La Cour des comptes européenne a décelé diverses lacunes dans les plans de mobilité urbaine durable pour 431 zones urbaines de l’UE, qui en compromettent l’efficacité, selon un rapport publié mercredi 4 février.
La Cour a conclu que les efforts soutenus de la Commission européenne ont permis d’améliorer le cadre juridique de l’UE en matière de mobilité urbaine, notamment parce que ce dernier impose désormais l’élaboration de ces plans de mobilité urbaine durable. Depuis 2014, plus de 35 milliards d'euros ont été alloués au titre des fonds de la politique de cohésion, complétés plus récemment par 23 milliards d'euros provenant de la 'Facilité pour la reprise et la résilience' et par un soutien supplémentaire du ‘Mécanisme pour l’interconnexion en Europe’.

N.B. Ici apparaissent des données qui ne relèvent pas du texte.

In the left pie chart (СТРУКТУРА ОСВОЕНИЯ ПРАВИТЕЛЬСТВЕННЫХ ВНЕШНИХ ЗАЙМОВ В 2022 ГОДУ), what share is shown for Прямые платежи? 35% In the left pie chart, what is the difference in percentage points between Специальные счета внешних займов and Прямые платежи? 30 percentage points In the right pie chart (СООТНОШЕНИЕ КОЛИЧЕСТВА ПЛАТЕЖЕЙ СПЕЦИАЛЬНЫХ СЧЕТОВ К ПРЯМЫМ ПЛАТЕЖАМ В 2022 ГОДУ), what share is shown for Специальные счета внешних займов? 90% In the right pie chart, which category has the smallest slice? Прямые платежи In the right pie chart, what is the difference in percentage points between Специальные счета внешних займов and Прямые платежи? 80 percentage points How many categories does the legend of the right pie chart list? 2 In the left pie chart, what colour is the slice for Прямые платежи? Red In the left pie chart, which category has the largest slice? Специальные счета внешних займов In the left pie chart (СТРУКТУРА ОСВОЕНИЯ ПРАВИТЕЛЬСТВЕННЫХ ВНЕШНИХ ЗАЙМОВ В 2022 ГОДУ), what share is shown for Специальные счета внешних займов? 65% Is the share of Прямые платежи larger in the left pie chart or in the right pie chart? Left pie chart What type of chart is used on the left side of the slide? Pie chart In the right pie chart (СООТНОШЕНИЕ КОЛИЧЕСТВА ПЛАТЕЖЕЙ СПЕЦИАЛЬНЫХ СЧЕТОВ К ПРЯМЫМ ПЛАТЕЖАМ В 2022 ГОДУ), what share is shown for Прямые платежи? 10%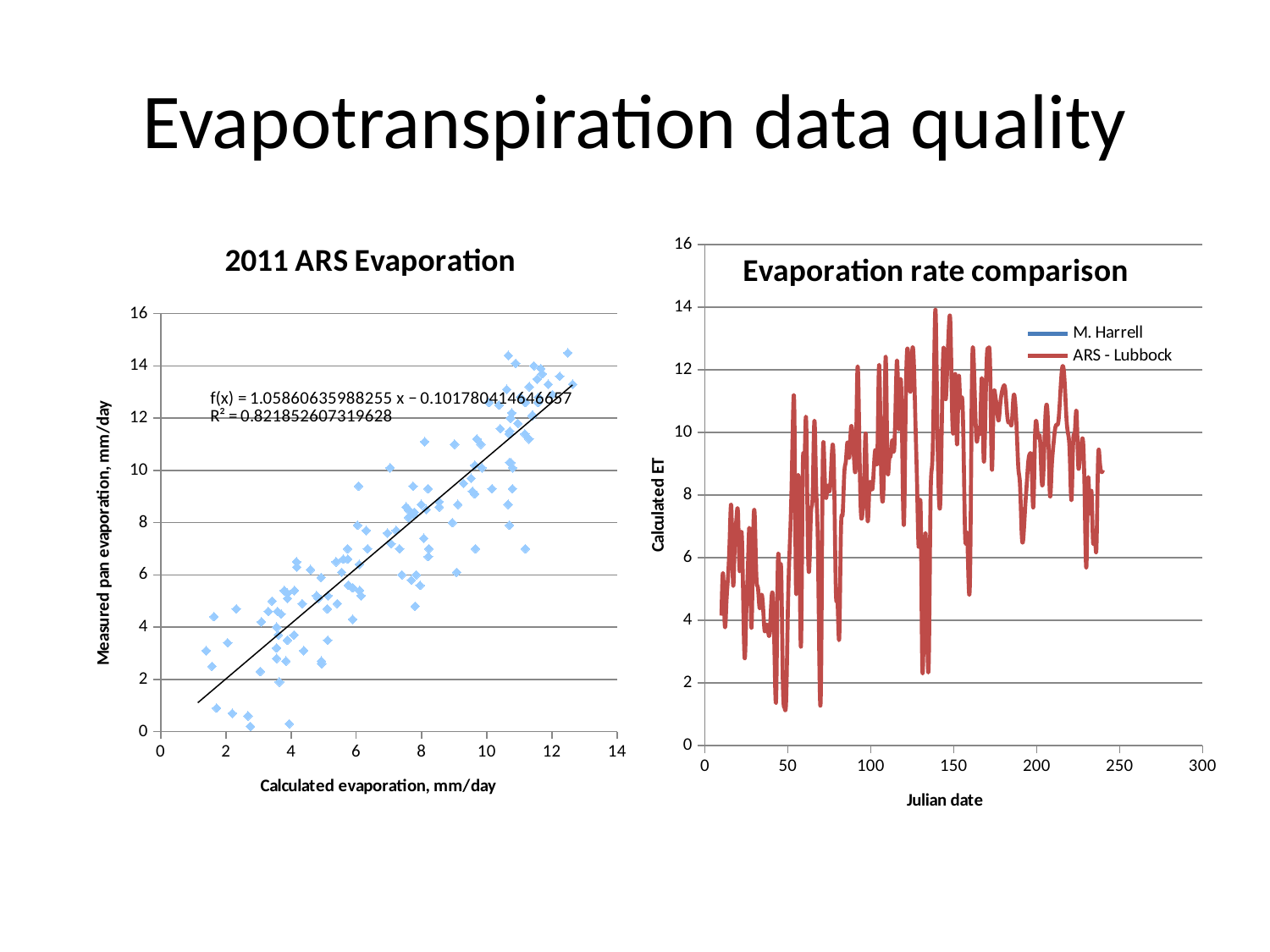
In the 'Evaporation rate comparison' chart, what are the two series named in the legend? M. Harrell and ARS - Lubbock What is the x-axis label of the 'Evaporation rate comparison' chart? Julian date In the '2011 ARS Evaporation' chart, is the value of the intercept in the printed trendline equation greater or less than 0? less What kind of chart is the '2011 ARS Evaporation' chart on the left? scatter chart In the 'Evaporation rate comparison' chart, is the highest value reached by the ARS - Lubbock series greater or less than 12? greater In the '2011 ARS Evaporation' chart, what R² value is printed for the trendline? 0.821852607319628 In the 'Evaporation rate comparison' chart, how many series does the legend list? 2 In the 'Evaporation rate comparison' chart, is the lowest value reached by the ARS - Lubbock series greater or less than 2? less What kind of chart is the 'Evaporation rate comparison' chart on the right? line chart In the '2011 ARS Evaporation' chart, does measured pan evaporation rise or fall as calculated evaporation increases? rise In the '2011 ARS Evaporation' chart, what is the slope (coefficient of x) in the printed trendline equation? 1.05860635988255 In the 'Evaporation rate comparison' chart, do the ARS - Lubbock values generally rise or fall between Julian date 0 and Julian date 100? rise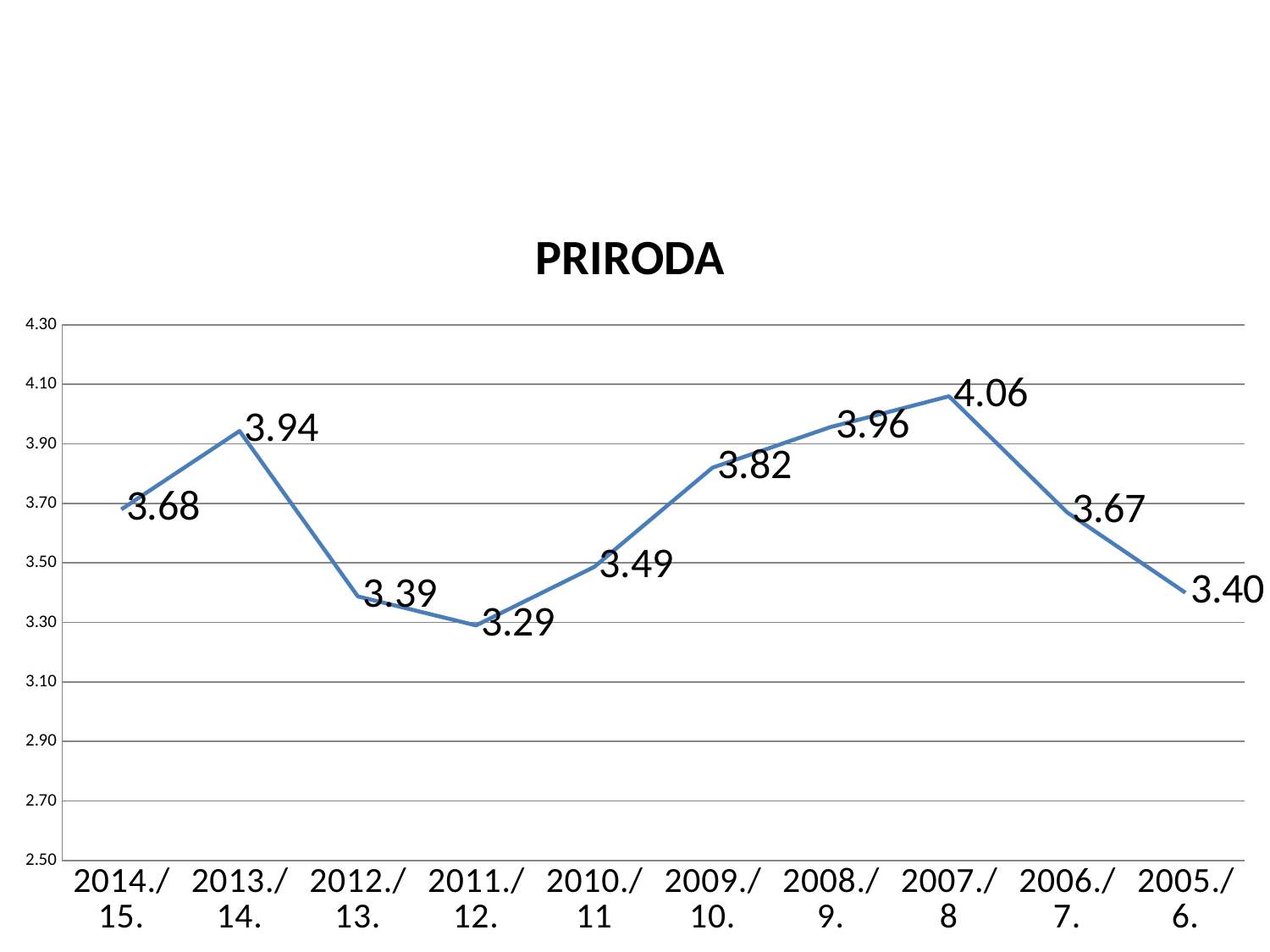
What is the value for 2007./8 in the PRIRODA chart? 4.06 Which school year has the lowest value in the PRIRODA chart? 2011./12. How many school years are plotted in the PRIRODA chart? 10 Which school year has the highest value in the PRIRODA chart? 2007./8 What is the difference between the values for 2013./14. and 2012./13. in the PRIRODA chart? 0.55 What is the value for 2005./6. in the PRIRODA chart? 3.40 Which is larger in the PRIRODA chart: the value for 2009./10. or the value for 2010./11? 2009./10. What is the value for 2014./15. in the PRIRODA chart? 3.68 What is the title of the chart on the slide? PRIRODA What kind of chart is shown on the slide? line chart Is the value for 2008./9. greater or less than 3.90 in the PRIRODA chart? greater What is the value for 2011./12. in the PRIRODA chart? 3.29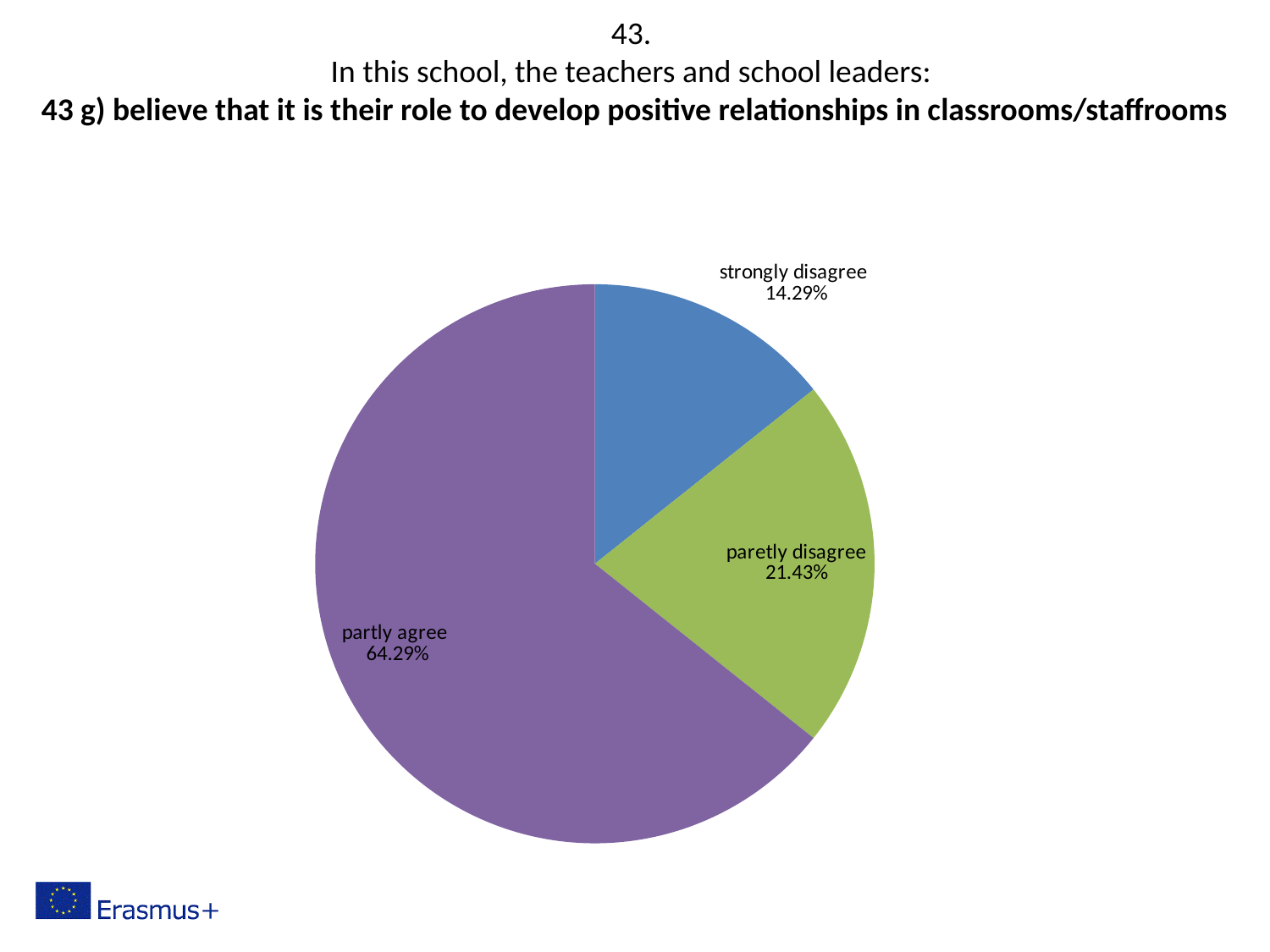
What percentage of respondents chose "paretly disagree"? 21.43% How many slices does the pie chart have? 3 What percentage of respondents chose "partly agree"? 64.29% What is the difference in percentage points between "paretly disagree" and "strongly disagree"? 7.14 What is the difference in percentage points between "partly agree" and "paretly disagree"? 42.86 What percentage of respondents chose "strongly disagree"? 14.29% Which response category has the largest share of the pie? partly agree What colour is the "partly agree" slice? purple Which is larger, the share for "paretly disagree" or the share for "strongly disagree"? paretly disagree What kind of chart is shown on the slide? pie chart What colour is the "strongly disagree" slice? blue Which response category has the smallest share of the pie? strongly disagree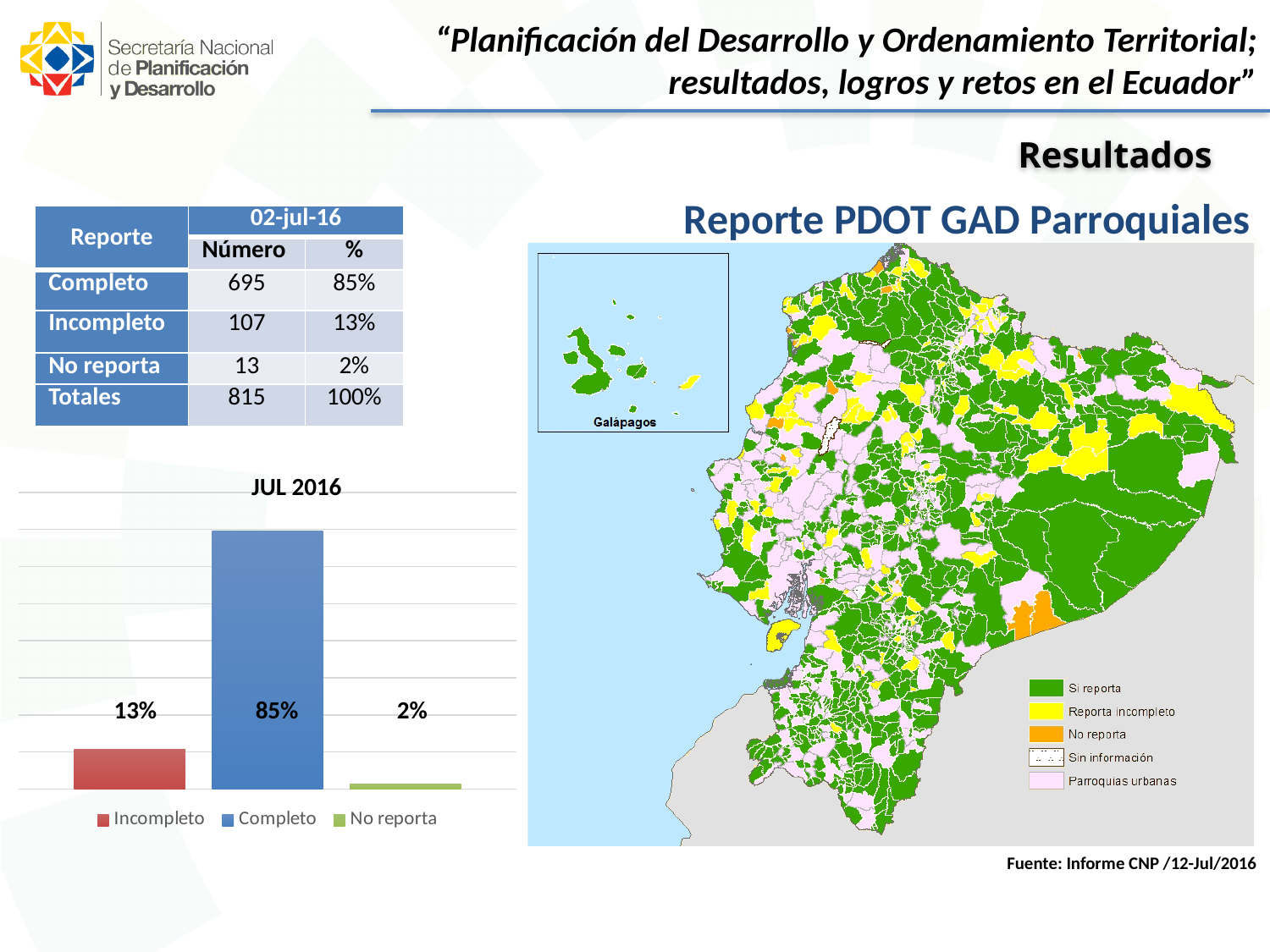
Which series has the highest value in the JUL 2016 bar chart? Completo In the JUL 2016 bar chart, what is the difference between the Completo and Incompleto values? 72% What is the value shown for No reporta in the JUL 2016 bar chart? 2% In the JUL 2016 bar chart, which is larger: Incompleto or No reporta? Incompleto How many bars are plotted in the JUL 2016 chart? 3 What colour is the Completo bar in the JUL 2016 chart? Blue What type of chart is the JUL 2016 chart? Bar chart What is the value shown for Incompleto in the JUL 2016 bar chart? 13% In the JUL 2016 bar chart, what is the difference between the Incompleto and No reporta values? 11% Which series has the lowest value in the JUL 2016 bar chart? No reporta How many series does the legend of the JUL 2016 chart list? 3 What is the value shown for Completo in the JUL 2016 bar chart? 85%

Néanmoins, les flux de navetteurs et le niveau d’ambition relatif au changement des habitudes de déplacement pour éviter l’utilisation de la voiture n’ont pas été suffisamment pris en compte. Carlo Alberto Manfredi Selvaggi, le membre de la Cour responsable de l’audit, a relevé des problèmes concernant la portée géographique des plans de mobilité. « De nombreux plans s'arrêtent aux frontières administratives et ne couvrent pas tous les flux de navetteurs concernés. Cela limite leur efficacité et entraîne souvent une mauvaise coordination entre les municipalités voisines », a-t-il expliqué en conférence de presse. « Sur le plan du contenu, la plupart des plans se concentrent sur l'amélioration de l'accessibilité des transports publics et la réduction des émissions tandis que les mesures visant à décourager activement l'utilisation de la voiture sont moins courantes ».
Il a estimé que ces deux types de mesures sont nécessaires pour parvenir à une mobilité durable. « Limiter le nombre de places de stationnement ou l'accès aux centres-villes sans fournir de transports publics adéquats n'est pas une solution viable », a-t-il indiqué. Ainsi, peu de projets ont permis d'améliorer significativement la situation des navetteurs, souvent en raison d'une analyse des besoins inadéquate ou d'un manque de coordination entre les municipalités voisines.
En conséquence, la Cour recommande à la Commission de renforcer son soutien aux États membres, notamment à travers la création d'un point d'information unique et l'élaboration d'orientations supplémentaires sur l'aménagement du territoire, la mobilité partagée dans les zones suburbaines. Elle conseille également de développer un indicateur commun de part de marché et une méthodologie robuste pour mesurer les réductions d'émissions.